Shirley Temple Black começou a carreira aos três anos e ficará para sempre conhecida como uma das crianças-prodígio de Hollywood. Os seus números de dança em filmes como Baby Take a Bow, de 1934, conquistaram o grande público norte-americano durante a Grande Depressão, tornando-se o rosto infantil e doce de cabelos aos caracóis da alegria escapista do cinema. Mas, já adulta, preferiu a diplomacia ao cinema, tornando-se embaixadora dos EUA no Gana e na então Checoslováquia.

Ainda a actriz mais nova de sempre distinguida pela Academia de Hollywood (tinha seis anos quando, em Fevereiro de 1935, lhe foi atribuído um Óscar “juvenil”), Shirley Temple trabalhou 19 anos no cinema com cerca de 40 filmes no currículo – a sua carreira na política duraria 20 anos.

Temple ressurgiria duas décadas depois para uma nova vida enquanto candidata ao Congresso dos Estados Unidos pelos Partido Republicano, mas não foi eleita, tendo depois sido nomeada embaixadora americana no Gana, em 1974, e na então Checoslováquia, em 1989. Na memória colectiva, porém, permanecerá a actriz-criança de caracóis fartos, sorriso inocente e voz límpida que marcou a década de 1930 do cinema americano. Sobre essa mudança de carreira, disse em 1974, quando foi nomeada para o cargo diplomático no Gana: "Aqui não tenho dificuldades em ser levada a sério enquanto mulher e diplomata. Os meus únicos problemas têm sido com os americanos que, no princípio, se recusavam a acreditar que eu tinha crescido desde os meus filmes". 

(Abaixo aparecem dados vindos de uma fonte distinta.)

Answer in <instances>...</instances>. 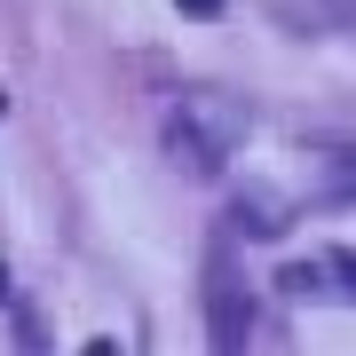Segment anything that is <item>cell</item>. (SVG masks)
I'll return each instance as SVG.
<instances>
[{
    "instance_id": "5",
    "label": "cell",
    "mask_w": 356,
    "mask_h": 356,
    "mask_svg": "<svg viewBox=\"0 0 356 356\" xmlns=\"http://www.w3.org/2000/svg\"><path fill=\"white\" fill-rule=\"evenodd\" d=\"M175 8H191V16H222V0H175Z\"/></svg>"
},
{
    "instance_id": "3",
    "label": "cell",
    "mask_w": 356,
    "mask_h": 356,
    "mask_svg": "<svg viewBox=\"0 0 356 356\" xmlns=\"http://www.w3.org/2000/svg\"><path fill=\"white\" fill-rule=\"evenodd\" d=\"M285 198H356V151H332V143L301 151V175Z\"/></svg>"
},
{
    "instance_id": "7",
    "label": "cell",
    "mask_w": 356,
    "mask_h": 356,
    "mask_svg": "<svg viewBox=\"0 0 356 356\" xmlns=\"http://www.w3.org/2000/svg\"><path fill=\"white\" fill-rule=\"evenodd\" d=\"M0 301H8V269H0Z\"/></svg>"
},
{
    "instance_id": "1",
    "label": "cell",
    "mask_w": 356,
    "mask_h": 356,
    "mask_svg": "<svg viewBox=\"0 0 356 356\" xmlns=\"http://www.w3.org/2000/svg\"><path fill=\"white\" fill-rule=\"evenodd\" d=\"M245 127H254V111H245L238 95H214V88H191L175 95V111H166V159L182 166V175H222L229 159H238Z\"/></svg>"
},
{
    "instance_id": "2",
    "label": "cell",
    "mask_w": 356,
    "mask_h": 356,
    "mask_svg": "<svg viewBox=\"0 0 356 356\" xmlns=\"http://www.w3.org/2000/svg\"><path fill=\"white\" fill-rule=\"evenodd\" d=\"M293 301H341L356 309V254H309V261H285V277H277Z\"/></svg>"
},
{
    "instance_id": "6",
    "label": "cell",
    "mask_w": 356,
    "mask_h": 356,
    "mask_svg": "<svg viewBox=\"0 0 356 356\" xmlns=\"http://www.w3.org/2000/svg\"><path fill=\"white\" fill-rule=\"evenodd\" d=\"M79 356H119V341H88V348H79Z\"/></svg>"
},
{
    "instance_id": "8",
    "label": "cell",
    "mask_w": 356,
    "mask_h": 356,
    "mask_svg": "<svg viewBox=\"0 0 356 356\" xmlns=\"http://www.w3.org/2000/svg\"><path fill=\"white\" fill-rule=\"evenodd\" d=\"M0 111H8V88H0Z\"/></svg>"
},
{
    "instance_id": "4",
    "label": "cell",
    "mask_w": 356,
    "mask_h": 356,
    "mask_svg": "<svg viewBox=\"0 0 356 356\" xmlns=\"http://www.w3.org/2000/svg\"><path fill=\"white\" fill-rule=\"evenodd\" d=\"M245 325H254V317H238L229 285H214V341H222V356H245Z\"/></svg>"
}]
</instances>
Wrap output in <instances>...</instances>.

“Saudamo-la por uma vida de feitos memoráveis enquanto actriz, diplomata e, mais importante que tudo, como a nossa amada mãe, avó e bisavó”, disse a família em comunicado, citado pela imprensa internacional. Nele, informava-se que Shirley Temple morreu segunda-feira em sua casa em Woodside, na Califórnia, de “causas naturais”. “Estava rodeada pela sua família e pelos profissionais de saúde” que a acompanhavam, lê-se ainda no comunicado citado pela BBC News.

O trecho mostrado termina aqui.